» **Source extract**:
According to Luttwak, offensive weapons are more important in geo-economics, as they are in war. Moreover, state-sponsored research and development is the most important of these weapons. "Just as in war the artillery conquers territory by fire, which the infantry can then occupy, the aim here is to conquer industries of the future by achieving technological superiority."The "infantry" in this analogy corresponds to commercial production, which can also be supported by the state through various forms of subsidies.

Yet another geo-economic weapon is predatory finance. If operation subsidies are insufficient to allow domestic exporters to overcome strong competitors, states can offer loans at below-market interest rates. The United States' Export-Import, for example, provides loan guarantees to finance exports, and equivalent institutions exist across all major industrial countries."Thus foreigners routinely pay lower interest rates than local borrowers, whose taxes pay for the very concessions that foreigners receive. That already amounts to hunting for exports with low-interest ammunition, but the accusation of predatory finance is reserved for cases where interest rates are suddenly reduced in the course of a fought-over sale. Naturally, the chief trading states have promised to each other that they will do no such thing. Naturally, they frequently break that promise."

=="Weaponized interdependence"==

"Weaponized interdependence" is a term defined by Henry Farrell and Abraham L. Newman. Farrell and Newman do not address geoeconomics directly, however, their article addresses core factors for how power is exercised in the framework of geoeconomics:
"Specifically, we show how the topography of the economic networks of interdependence intersects with domestic institutions and norms to shape coercive authority. Our account places networks such as financial communications, supply chains, and the internet, which have been largely neglected by international relations scholars, at the heart of a compelling new understanding of globalization and power."The framework used by Farrell and Newman is based on network theory, and frames the structure of power as a network of asymmetric interrelationships that enable central actors to "weaponized the structural advantages for coercive ends." States which obtain a sufficient structural advantage will be able to exercise either or both a "panopticon effect" and a "chokepoint effect". The panopticon effect is based upon Jeremy Bentham's Panopticon, which enables a few central actors to observe the activities of others due to the information access afforded by the network structure. The chokepoint effect is the ability of states with an advantageous position to limit or penalize the use of key information nodes (sometimes referred as "hubs") by others.

» **Provided records**:

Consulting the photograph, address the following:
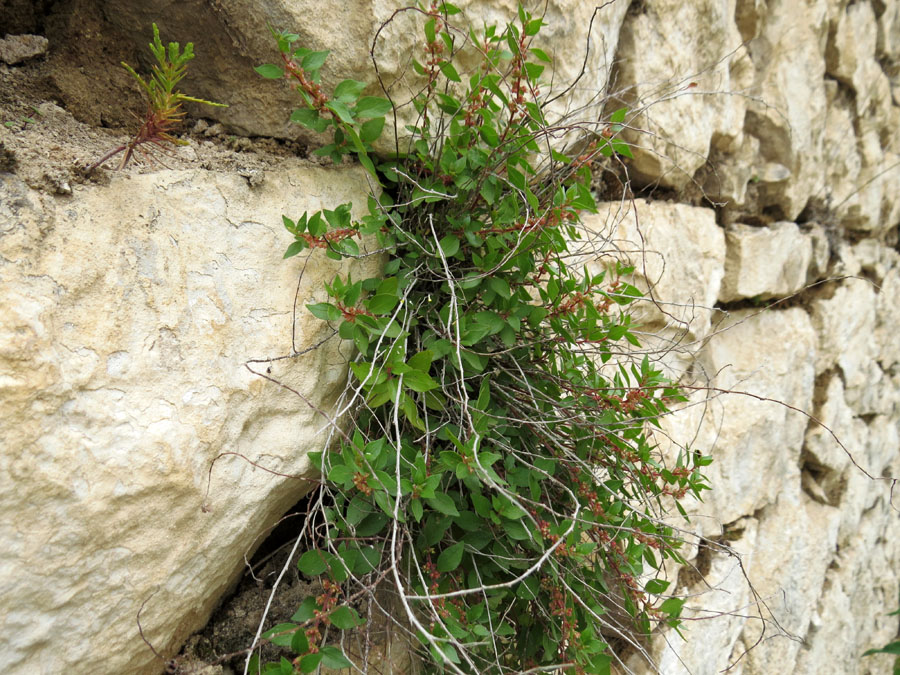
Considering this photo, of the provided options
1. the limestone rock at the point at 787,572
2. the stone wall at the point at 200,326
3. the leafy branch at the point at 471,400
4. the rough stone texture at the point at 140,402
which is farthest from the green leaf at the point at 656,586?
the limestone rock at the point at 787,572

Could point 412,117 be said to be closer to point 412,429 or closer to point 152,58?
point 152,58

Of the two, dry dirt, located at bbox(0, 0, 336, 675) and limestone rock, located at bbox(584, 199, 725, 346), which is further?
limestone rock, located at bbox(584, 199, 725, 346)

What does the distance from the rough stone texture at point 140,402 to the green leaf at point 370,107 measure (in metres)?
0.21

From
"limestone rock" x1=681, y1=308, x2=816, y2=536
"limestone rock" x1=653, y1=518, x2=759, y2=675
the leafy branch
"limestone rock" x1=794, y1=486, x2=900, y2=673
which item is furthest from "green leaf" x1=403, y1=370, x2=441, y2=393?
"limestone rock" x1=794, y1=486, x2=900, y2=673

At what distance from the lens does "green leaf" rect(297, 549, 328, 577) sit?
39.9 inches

» **Directions**:
**1)** In the geo-economics extract, which two effects can states with a sufficient structural advantage exercise?
**2)** Repeat the part of the geo-economics extract starting at "According to Luttwak, offensive" and ending at "forms of subsidies.".

» **Results for each task**:
**1)** A "panopticon effect" and a "chokepoint effect."

**2)**
According to Luttwak, offensive weapons are more important in geo-economics, as they are in war. Moreover, state-sponsored research and development is the most important of these weapons. "Just as in war the artillery conquers territory by fire, which the infantry can then occupy, the aim here is to conquer industries of the future by achieving technological superiority."The "infantry" in this analogy corresponds to commercial production, which can also be supported by the state through various forms of subsidies.